Curr Protoc Essent Lab Tech, 2013 · DOI: 10.1002/9780470089941.et0905s07 · Published: January 1, 2013

Medical Imaging Bioinformatics Research Methodology & Design

Simple Explanation

The staining intensity of immunohistochemistry (IHC) depends on multiple factors, such as the concentration of both primary and secondary antibodies, incubation periods, temperature, tissue quality, and reagent purity. Microscopy settings and the perception of individuals viewing the images adds additional variability. These factors create an unnecessary variability in the inter-laboratory, and even intra-laboratory, quantification of IHC. 2-D Fast Fourier Transformation (FFT) has been used to quantify microscopic structures related to elastin networks in the tunica media of blood vessels.

Study Duration

Not specified

Participants

Adult rats

Evidence Level

Not specified

Key Findings

1
FFT allows for an objective quantification of photomicrographs based on morphology, which reduces the subjectivity associated with pixel-intensity methods.
2
Alignment for both cell types was observed in the cortex of the sectioned tissue; values for the ratio to the mean orthogonal angle were calculated at 8.7 and 12.6 for oligodendrocytes and neurons, respectively.
3
There was either nominal or no alignment observed in the thalamus; values for the ratio to the mean orthogonal angle were calculated at 1.9 and 0.8 for the oligodendrocytes and neurons, respectively.

Research Summary

Quantification of immunohistochemistry (IHC) and immunofluorescence (IF) using image intensity depends on a number of variables. These variables add a subjective complexity in keeping a standard within and between laboratories. Fast Fourier Transformation (FFT) algorithms, however, allow for a rapid and objective quantification (via statistical analysis) using cell morphologies when the microscopic structures are oriented or aligned. Quantification of alignment is given in terms of a ratio of FFT intensity to the intensity of an orthogonal angle, giving a numerical value of the alignment of the microscopic structures.

Practical Implications

Objective Quantification

FFT allows for objective quantification of photomicrographs based on morphology, reducing subjectivity associated with pixel-intensity methods.
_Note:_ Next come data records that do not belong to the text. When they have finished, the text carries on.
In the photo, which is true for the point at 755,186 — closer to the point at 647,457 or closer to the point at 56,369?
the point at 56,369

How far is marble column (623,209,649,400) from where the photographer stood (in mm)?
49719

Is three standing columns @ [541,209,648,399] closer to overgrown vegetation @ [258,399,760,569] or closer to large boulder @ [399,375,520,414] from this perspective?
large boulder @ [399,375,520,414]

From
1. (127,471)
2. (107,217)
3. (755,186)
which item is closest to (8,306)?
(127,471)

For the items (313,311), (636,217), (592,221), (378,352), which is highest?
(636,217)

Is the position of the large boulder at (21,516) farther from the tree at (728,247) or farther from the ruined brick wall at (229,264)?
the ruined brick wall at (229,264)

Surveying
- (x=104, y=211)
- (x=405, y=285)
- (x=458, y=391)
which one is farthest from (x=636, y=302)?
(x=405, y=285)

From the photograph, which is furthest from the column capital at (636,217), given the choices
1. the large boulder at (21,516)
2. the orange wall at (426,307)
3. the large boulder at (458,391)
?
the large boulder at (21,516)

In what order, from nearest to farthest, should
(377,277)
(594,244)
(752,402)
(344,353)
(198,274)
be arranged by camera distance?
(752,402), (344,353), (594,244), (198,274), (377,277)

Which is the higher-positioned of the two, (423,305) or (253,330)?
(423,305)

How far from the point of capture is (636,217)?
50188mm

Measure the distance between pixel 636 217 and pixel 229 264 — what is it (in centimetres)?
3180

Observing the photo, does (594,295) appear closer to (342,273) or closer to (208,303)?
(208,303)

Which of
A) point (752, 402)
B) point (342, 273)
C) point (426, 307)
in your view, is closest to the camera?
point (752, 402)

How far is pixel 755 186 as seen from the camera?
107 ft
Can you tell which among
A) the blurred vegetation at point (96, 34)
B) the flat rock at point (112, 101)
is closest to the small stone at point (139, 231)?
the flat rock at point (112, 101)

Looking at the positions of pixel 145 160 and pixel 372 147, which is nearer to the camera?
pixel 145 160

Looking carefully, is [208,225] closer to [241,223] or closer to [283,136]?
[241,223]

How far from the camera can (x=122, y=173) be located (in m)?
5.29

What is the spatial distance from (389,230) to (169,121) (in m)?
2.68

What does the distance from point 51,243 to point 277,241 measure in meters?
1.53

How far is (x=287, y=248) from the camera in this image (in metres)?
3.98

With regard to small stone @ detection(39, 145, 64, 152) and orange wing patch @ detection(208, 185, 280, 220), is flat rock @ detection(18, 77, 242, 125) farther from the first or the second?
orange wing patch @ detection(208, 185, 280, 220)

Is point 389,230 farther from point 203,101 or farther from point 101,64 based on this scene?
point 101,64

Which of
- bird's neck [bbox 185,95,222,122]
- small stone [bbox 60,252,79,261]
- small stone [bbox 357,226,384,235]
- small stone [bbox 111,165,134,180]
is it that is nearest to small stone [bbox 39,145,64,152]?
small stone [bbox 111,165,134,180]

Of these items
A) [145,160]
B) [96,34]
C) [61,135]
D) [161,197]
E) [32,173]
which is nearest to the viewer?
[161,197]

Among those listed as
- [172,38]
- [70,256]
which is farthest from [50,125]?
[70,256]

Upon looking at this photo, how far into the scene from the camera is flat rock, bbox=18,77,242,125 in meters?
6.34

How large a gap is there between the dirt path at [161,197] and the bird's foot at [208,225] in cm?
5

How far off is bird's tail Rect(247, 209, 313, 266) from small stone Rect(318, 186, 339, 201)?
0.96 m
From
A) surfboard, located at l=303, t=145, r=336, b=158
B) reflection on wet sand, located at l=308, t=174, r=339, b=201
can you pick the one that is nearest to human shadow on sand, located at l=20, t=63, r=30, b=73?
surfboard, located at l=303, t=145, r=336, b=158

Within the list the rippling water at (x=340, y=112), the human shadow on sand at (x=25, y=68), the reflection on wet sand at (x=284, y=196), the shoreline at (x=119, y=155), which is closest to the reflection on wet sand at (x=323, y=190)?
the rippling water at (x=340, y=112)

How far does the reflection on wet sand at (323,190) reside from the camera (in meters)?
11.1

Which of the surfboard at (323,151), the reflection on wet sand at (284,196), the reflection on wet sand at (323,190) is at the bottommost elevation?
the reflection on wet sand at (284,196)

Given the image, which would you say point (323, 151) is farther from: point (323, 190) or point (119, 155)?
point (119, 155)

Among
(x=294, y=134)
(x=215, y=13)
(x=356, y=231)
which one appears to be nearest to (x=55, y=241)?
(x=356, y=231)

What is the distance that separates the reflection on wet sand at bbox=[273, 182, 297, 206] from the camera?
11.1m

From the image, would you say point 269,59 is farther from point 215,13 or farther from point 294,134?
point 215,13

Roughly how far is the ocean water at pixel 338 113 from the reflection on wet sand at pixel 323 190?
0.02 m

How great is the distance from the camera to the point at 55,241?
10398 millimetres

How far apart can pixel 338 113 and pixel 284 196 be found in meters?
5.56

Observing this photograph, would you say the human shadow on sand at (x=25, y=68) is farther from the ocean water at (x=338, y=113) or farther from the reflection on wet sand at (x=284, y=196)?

Reproducibility and Standardization

FFT offers reproducibility and standardization between immunohistochemistry runs.

Versatile Application

FFT can be used on biological tissues showing alignment on a straight line, such as cell cytoskeleton, blood vessels, neuronal circuitry, and connective and muscle tissue fibers.

Study Limitations

1
Inability to analyze microscopic structures that align but do not describe a straight line.
2
Quantitative results serve to supplement the information in original images.
3
Some subjectivity in placement of the feather mask in Adobe Photoshop software and the Oval in NIH ImageJ software.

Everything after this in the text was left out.